Massive hemoptysis is a serious complication in Cystic Fibrosis (CF), occurring commonly in older patients. Bronchial artery embolization (BAE) can be performed to stop the bleeding. BAE is generally safe and effective, but can sometimes lead to serious complications. We report the first case of temporary unilateral diaphragmatic paralysis associated to lung consolidation following BAE in a pediatric CF female patient. This complication worsened the lung function of the patient who underwent lung transplantation after 9 months.
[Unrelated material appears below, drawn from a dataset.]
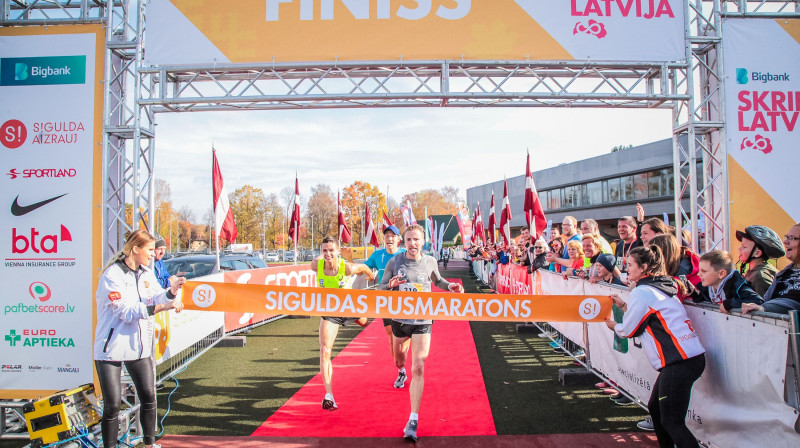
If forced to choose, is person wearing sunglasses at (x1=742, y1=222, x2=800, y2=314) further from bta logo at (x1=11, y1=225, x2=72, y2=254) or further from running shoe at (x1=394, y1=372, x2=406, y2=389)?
bta logo at (x1=11, y1=225, x2=72, y2=254)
A 14 years old female CF patient followed by the CF center of Florence presented low-grade fever, cough increase and recurrent episodes of major hemorrhages such as to carry out a BAE. Within 24 h the patient started to complain of severe thoracic pain in the right hemithorax, increased dyspnea and fever. A computed tomographic angiography and a dynamic fluoroscopic evaluation revealed the right diaphragmatic paralysis, not present before the procedure. After 4 days the clinical condition and radiological imaging had improved with restored mobility of the right hemidiaphragm. Nine months later, she required mechanical ventilation, and subsequently the initiation of extracorporeal membrane oxygenation (ECMO) for a pulmonary exacerbation with septic shock. Lung transplantation in ECMO was performed with success.
Clinicians should be aware of the possibility of phrenic nerve injury with BAE in pediatric CF patients.